The petitioners wished to relocate 64 headstones from the centre of the churchyard to it s perimeter, in order to create “a safe and welcoming outdoor space for events, activities and quiet reflection”. The Chancellor granted a faculty.

The petitioners wished to fell a holly tree in the churchyard, because the roots were damaging a table-top tomb dated 1791. They also wished to fell a failing ash tree and to reduce the crowns of two further holly trees encroaching on graves. A report by experts said that either the tomb or the holly tree next to it should be removed. There were living descendants of those commemorated by the tomb who did not want the tomb disturbed. The Chancellor decided that the preservation of the tomb in situ was more important than the preservation of the holly tree. He also agreed to the removal of the ash tree. As regards the remaining two holly trees, the Chancellor required to petitioners to take expert advice about more modest proposals for pruning the two trees.

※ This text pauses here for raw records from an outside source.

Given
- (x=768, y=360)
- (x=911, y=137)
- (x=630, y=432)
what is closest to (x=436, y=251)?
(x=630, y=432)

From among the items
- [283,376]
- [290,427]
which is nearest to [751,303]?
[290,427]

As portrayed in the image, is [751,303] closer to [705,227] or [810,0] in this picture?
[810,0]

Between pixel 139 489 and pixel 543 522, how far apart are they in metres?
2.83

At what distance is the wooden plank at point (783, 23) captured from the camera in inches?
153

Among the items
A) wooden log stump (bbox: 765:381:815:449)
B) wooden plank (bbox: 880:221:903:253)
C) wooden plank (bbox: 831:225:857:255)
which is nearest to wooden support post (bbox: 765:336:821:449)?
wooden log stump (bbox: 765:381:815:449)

The Chancellor granted a faculty to authorise the re-use of an area of the churchyard in which there were no memorials and where it was believed that there had been no burials for at least 75 years.

The Chancellor granted a faculty to authorise the re-use of an area of the churchyard in which there were no memorials and where it was believed that there had been no burials for at least 150 years.

The Chancellor granted a faculty for the sale to Westminster Council of an unconsecrated strip of land within the curtilage of the church. The judgment contains a discussion of the alternative ways of dealing with a conveyance of unconsecrated church curtilage.